The Independent Community Bankers of America on Wednesday issued a report to bolster its pleas to Congress for tax and regulatory relief.
Prepared by Grant Thornton LLP, the report recommends changes to reduce costs and increase deposits at small banks. Key among the proposals are estate tax relief for family-owned banks, exemptions from the Community Reinvestment Act, and a simpler process for converting to tax-saving S corporations.
ICBA officials said community banks need help to survive in the face of the agricultural crisis and megamergers, and they made clear that small banks expect a payback after Congress eased membership limits on tax-exempt credit unions last year.
"Recent federal laws passed here in Washington without considering the full impact on Main Street can cripple local banks and put them out of business," said ICBA president Robert N. Barsness. "Community bankers face onerous tax and regulatory burdens not carried by their key competitors, such as credit unions."

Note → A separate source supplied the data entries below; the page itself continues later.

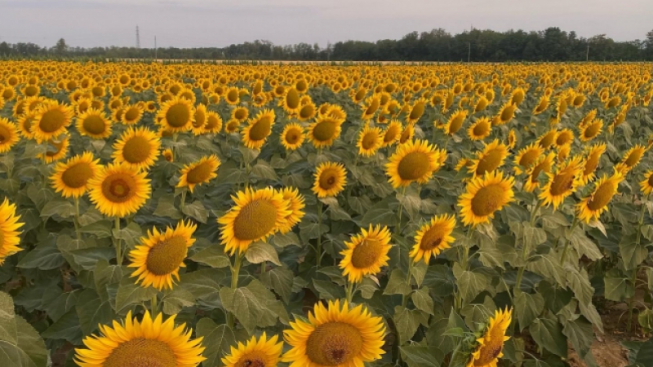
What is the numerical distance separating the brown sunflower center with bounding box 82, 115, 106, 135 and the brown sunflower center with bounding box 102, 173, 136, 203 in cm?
192

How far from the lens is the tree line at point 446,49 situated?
48094mm

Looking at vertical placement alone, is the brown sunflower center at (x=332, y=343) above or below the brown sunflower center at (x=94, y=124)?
below

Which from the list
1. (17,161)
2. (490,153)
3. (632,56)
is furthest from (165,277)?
(632,56)

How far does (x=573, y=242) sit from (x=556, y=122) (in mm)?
5005

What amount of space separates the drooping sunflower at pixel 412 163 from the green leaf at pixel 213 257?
1.66m

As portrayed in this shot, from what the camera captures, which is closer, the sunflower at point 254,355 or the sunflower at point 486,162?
the sunflower at point 254,355

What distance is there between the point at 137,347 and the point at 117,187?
5.38 ft

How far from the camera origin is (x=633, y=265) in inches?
158

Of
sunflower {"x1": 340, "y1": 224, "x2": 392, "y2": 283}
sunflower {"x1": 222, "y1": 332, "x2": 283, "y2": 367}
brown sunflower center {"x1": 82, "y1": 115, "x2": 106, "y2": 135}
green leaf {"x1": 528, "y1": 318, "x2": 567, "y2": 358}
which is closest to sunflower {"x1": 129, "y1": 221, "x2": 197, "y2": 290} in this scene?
sunflower {"x1": 222, "y1": 332, "x2": 283, "y2": 367}

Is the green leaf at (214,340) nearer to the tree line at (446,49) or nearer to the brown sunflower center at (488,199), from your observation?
the brown sunflower center at (488,199)

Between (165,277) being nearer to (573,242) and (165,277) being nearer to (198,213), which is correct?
(198,213)

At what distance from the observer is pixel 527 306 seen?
3279 mm

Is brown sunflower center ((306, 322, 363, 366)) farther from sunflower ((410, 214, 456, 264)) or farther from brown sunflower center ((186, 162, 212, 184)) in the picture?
brown sunflower center ((186, 162, 212, 184))

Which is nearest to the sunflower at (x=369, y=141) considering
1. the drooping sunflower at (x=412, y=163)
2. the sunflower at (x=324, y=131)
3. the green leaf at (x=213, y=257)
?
the sunflower at (x=324, y=131)
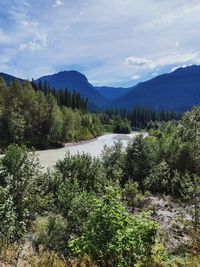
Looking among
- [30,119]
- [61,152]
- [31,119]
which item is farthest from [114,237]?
[31,119]

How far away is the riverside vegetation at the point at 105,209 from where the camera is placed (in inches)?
325

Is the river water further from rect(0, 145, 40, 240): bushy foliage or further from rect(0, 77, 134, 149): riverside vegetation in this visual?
rect(0, 145, 40, 240): bushy foliage

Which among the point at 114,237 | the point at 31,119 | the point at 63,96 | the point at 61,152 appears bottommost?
the point at 61,152

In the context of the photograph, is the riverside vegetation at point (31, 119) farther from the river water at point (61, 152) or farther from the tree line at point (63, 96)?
the tree line at point (63, 96)

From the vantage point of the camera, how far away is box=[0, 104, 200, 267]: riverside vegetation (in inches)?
325

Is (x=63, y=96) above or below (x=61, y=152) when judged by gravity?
above

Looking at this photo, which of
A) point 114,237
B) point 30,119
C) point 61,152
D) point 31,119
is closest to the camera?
point 114,237

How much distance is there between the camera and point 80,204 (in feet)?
44.9

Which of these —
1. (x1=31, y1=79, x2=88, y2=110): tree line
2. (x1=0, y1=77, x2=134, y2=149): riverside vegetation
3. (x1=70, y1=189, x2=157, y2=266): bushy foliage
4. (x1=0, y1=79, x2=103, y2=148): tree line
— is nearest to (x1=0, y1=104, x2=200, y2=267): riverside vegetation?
(x1=70, y1=189, x2=157, y2=266): bushy foliage

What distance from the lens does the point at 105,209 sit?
8859 mm

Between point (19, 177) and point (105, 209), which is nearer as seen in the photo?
point (105, 209)

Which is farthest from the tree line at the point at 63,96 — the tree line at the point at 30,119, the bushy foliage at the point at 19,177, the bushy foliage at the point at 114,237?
the bushy foliage at the point at 114,237

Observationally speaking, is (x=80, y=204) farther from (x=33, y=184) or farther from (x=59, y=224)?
(x=33, y=184)

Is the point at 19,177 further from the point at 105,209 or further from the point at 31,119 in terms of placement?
the point at 31,119
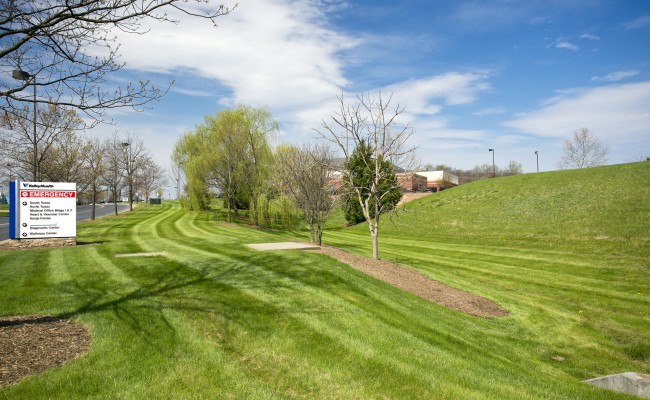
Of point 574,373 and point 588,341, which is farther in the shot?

Last year's credit union law requires the Treasury Department to submit a report by early August outlining ways that policymakers could "reduce and simplify the tax burden" on depository institutions with less than $1 billion of assets.
The ICBA/Grant Thornton report was intended to provide ideas to the Treasury Department.
To protect the family-owned bank, the proposals include reducing estate taxes and eliminating them over a 10-year period. Small banks want to accelerate planned increases in exemptions from these so-called death taxes. Under current law, the exemption would rise to $1 million by 2006.
The report proposes three changes to CRA law: It would exempt banks with $250 million of assets or lower; banks with as much as $1 billion of assets would qualify for streamlined CRA exams (the current cut-off is $250 million); and it would grant annual tax credits of 200 basis points on loans that a community bank makes to low-income people or businesses that serve them.
The plan also would let more banks convert to S corpora-tions-which pay no corporate taxes but pass profits directly to individual shareholders, who are individually taxed.
Proposals include doubling the number of S corporation shareholders to 150, lowering to 80% the number of shareholders that must approve a conversion, and letting investors hold S corporation stock in individual retirement accounts.